▶ [Brano]:
◇ ◇ ◇ ◇ ◇ ◇ ◇

La Madonna “di Caravaggio” a Napoli
154. La devozione alla “Madonna
di Caravaggio” si diffuse, comunque,
abbastanza rapidamente anche nel napoletano.
In particolare, nel 1627, i
Padri Scolòpi di S. Giuseppe Calasanzio
furono invitati da un giudice della Règia
Camera, di nome Felice Pignella, ad
instituire una delle loro “Scuole per i
poveri” nell’allora Largo Mercatello
(attuale piazza Dante), in un edificio, con
annessa chiesetta, da lui donato.
In occasione
dell’inaugurazione, avvenuta nel 1628, gli
Scolòpi esposero per la prima volta nella
chiesa un quadro della Madonna di
Caravaggio, dal quale la chiesa stessa prese
il nome, che tuttora conserva.
155. Nella prima metà del
Settecento, convento e chiesa degli Scolòpi
furono completamente riedificati su progetto
di Gian Battista Nauclerio ed in quella
circostanza anche a Francesco Solimena venne
commissionata una tela, raffigurante la
“Morte di S. Giuseppe”, che tuttora si trova
in una delle cappelle laterali della chiesa.
La Madonna “di Caravaggio” a
Barra
156. I lavori di riedificazione
durarono a lungo (terminarono nel 1758-59)
e, in quel lasso di tempo, anche i
Pignatelli di Monteleone ebbero certo modo
di vedere il fervore che circondava
l’immagine della Madonna di Caravaggio in
Napoli e pensarono evidentemente di
introdurre quella devozione anche nella loro
cappella in costruzione a Barra.
157. Commissionarono pertanto
al grande Solimena una tela che raffigurasse
l’apparizione di Maria Vergine a Giovannetta
e l’artista la eseguì, certo aiutato dai
suoi discepoli, nell’ultimo anno della sua
lunga vita, datandola 31 dicembre 1746, e
raffigurando sullo sfondo sia una torre con
mura (che rappresenta il paese di
Caravaggio) sia una torre quadrata senza
cinta murale (che rappresenta invece il
paese di Barra).

◇ ◇ ◇ ◇ ◇ ◇ ◇

▶ [Breve esercizio A]: Moltiplica per 2,15 ogni coordinata nelle risposte dell'elenco, dalla riga che contiene "Review checklist item 3: Are all the donuts" fino alla fine dell'elenco, estremi inclusi, e arrotonda all'intero più vicino, con le metà per eccesso. Ricopia queste righe per intero con i nuovi valori e lascia tutto il resto com'è.
Il brano e l'elenco non hanno nessun legame tra loro.

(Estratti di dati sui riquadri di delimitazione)
◇ ◇ ◇ ◇ ◇ ◇ ◇

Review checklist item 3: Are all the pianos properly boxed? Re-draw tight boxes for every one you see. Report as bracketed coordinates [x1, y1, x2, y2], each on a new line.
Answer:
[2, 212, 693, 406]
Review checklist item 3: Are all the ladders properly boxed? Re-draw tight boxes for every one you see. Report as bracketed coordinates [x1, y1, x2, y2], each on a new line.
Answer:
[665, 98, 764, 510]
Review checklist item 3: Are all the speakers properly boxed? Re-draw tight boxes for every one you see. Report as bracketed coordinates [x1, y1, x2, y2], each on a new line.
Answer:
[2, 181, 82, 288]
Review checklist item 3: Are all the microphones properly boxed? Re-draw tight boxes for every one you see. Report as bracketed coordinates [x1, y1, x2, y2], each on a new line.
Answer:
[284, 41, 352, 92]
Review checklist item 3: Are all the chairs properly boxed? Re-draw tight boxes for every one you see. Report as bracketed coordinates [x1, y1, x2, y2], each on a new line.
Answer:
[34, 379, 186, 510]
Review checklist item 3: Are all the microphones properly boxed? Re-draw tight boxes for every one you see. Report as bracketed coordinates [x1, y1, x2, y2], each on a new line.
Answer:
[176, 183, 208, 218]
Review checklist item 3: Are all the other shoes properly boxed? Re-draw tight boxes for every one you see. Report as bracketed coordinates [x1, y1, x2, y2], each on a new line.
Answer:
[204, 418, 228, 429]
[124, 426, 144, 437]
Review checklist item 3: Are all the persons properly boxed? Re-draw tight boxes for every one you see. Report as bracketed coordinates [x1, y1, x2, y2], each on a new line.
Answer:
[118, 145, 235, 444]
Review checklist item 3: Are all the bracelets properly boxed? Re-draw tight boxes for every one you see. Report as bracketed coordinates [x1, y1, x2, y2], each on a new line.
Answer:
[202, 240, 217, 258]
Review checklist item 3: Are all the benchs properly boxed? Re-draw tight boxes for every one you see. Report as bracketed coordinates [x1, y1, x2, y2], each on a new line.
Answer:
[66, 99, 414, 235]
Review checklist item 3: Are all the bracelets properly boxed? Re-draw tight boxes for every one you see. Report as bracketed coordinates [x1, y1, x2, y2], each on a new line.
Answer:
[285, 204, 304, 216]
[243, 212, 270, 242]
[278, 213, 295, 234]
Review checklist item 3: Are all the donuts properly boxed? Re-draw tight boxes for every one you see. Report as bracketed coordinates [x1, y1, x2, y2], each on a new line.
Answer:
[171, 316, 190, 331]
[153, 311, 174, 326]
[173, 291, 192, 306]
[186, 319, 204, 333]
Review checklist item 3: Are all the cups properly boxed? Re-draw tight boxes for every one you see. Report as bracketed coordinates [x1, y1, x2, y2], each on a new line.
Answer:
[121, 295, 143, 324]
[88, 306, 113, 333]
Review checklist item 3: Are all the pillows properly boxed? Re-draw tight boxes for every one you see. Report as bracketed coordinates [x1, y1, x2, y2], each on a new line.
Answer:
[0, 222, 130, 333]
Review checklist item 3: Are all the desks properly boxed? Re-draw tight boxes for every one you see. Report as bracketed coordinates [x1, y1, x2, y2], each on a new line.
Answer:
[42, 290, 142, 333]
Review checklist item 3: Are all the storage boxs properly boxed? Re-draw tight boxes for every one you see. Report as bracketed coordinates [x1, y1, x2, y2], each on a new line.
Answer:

◇ ◇ ◇ ◇ ◇ ◇ ◇

▶ [Breve esercizio B]: Trascrivi dal brano sulla Madonna di Caravaggio il passo da "155. Nella prima" a "laterali della chiesa.".

▶ [Soluzione A]:
Review checklist item 3: Are all the donuts properly boxed? Re-draw tight boxes for every one you see. Report as bracketed coordinates [x1, y1, x2, y2], each on a new line.
Answer:
[368, 679, 409, 712]
[329, 669, 374, 701]
[372, 626, 413, 658]
[400, 686, 439, 716]
Review checklist item 3: Are all the cups properly boxed? Re-draw tight boxes for every one you see. Report as bracketed coordinates [x1, y1, x2, y2], each on a new line.
Answer:
[260, 634, 307, 697]
[189, 658, 243, 716]
Review checklist item 3: Are all the pillows properly boxed? Re-draw tight boxes for every one you see. Report as bracketed coordinates [x1, y1, x2, y2], each on a new line.
Answer:
[0, 477, 280, 716]
Review checklist item 3: Are all the desks properly boxed? Re-draw tight boxes for every one you see. Report as bracketed coordinates [x1, y1, x2, y2], each on a new line.
Answer:
[90, 624, 305, 716]
Review checklist item 3: Are all the storage boxs properly boxed? Re-draw tight boxes for every one you see. Report as bracketed coordinates [x1, y1, x2, y2], each on a new line.
Answer:

▶ [Soluzione B]:
155. Nella prima metà del
Settecento, convento e chiesa degli Scolòpi
furono completamente riedificati su progetto
di Gian Battista Nauclerio ed in quella
circostanza anche a Francesco Solimena venne
commissionata una tela, raffigurante la
“Morte di S. Giuseppe”, che tuttora si trova
in una delle cappelle laterali della chiesa.